News story | Date: 28/06/2017
The Norwegian Government and the food industry have signed an agreement to reduce food waste in Norway by 50 percent by 2030.
On June 23rd 2017, five Ministries on behalf of the Norwegian government and twelve food industry organizations, signed a binding agreement to halve food waste across the food value chain in Norway within 2030. Food waste in Norway refer to the edible part of food waste. This reduction target is in line with the UN sustainability goal 12.3 and in fact a bit more ambitious because the goal applies to the entire food value chain from primary production to consumers.
One third of all food produced globally is spoiled or thrown away. In Norway alone, the average consumer throws out 42 kg edible food every year. Food waste in the entire food chain represents 68 kg per person per year.
– Our agreement is breaking new ground and we are setting ambitious goals of reduction. I have great confidence that this agreement will contribute to reducing food waste in Norway, says Minister of Climate and Environment, Vidar Helgesen.
The agreement is voluntary, but binding for the contracting parties. Both primary producers, manufacturers, wholesalers, retailers, restaurants, households and the authorities must take responsibility for reducing food waste. Both the food industry and the government believe that the chances of success are greater with collaboration, which may include private and public initiatives across the value chain, including consumers.

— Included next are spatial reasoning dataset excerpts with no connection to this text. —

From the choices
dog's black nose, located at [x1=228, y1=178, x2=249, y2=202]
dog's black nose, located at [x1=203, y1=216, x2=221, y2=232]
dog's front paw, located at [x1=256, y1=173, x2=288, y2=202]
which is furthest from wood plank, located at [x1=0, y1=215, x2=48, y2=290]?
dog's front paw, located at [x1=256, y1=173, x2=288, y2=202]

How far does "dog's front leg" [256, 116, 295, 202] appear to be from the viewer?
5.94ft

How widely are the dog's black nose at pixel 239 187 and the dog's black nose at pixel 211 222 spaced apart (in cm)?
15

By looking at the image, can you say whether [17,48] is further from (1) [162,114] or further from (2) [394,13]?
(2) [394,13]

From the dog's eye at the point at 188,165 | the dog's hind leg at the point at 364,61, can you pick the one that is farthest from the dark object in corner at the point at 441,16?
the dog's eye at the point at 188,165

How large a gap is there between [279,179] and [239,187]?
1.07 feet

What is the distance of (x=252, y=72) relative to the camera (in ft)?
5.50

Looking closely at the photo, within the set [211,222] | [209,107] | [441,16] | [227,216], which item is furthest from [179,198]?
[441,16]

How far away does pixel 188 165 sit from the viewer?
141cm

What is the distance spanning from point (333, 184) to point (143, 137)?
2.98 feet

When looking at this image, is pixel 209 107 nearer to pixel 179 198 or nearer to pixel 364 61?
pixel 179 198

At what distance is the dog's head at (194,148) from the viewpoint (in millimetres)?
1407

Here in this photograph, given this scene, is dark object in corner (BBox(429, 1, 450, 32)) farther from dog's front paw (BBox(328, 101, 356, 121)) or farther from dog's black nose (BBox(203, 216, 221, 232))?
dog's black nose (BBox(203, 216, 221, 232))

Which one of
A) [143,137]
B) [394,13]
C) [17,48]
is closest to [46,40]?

Consequently, Norway sees great benefits in engaging all sectors and the entire value chain. 350 000 tonnes (metric) perfectly edible food is thrown away annually in Norway. More than half of this amount is thrown out by the consumers. Measures at one point along the value chain may affect whether the food is wasted or not at another point of the value chain. The various industry organizations will contribute with actions in their own sector and across the spectrum, and influence consumers to waste less food. Each organization can choose which measures they implement to reach the common goal. The fact that the entire food value chain from primary production to consumers is involved, will safeguard against disproportionate pressure on just one part of the food chain.
It is necessary to map the problem to decide on appropriate measures. The industry will take responsibility for collecting data from their members. The authorities will compile national statistics after receiving reports from the industry, and also provide consumer statistics.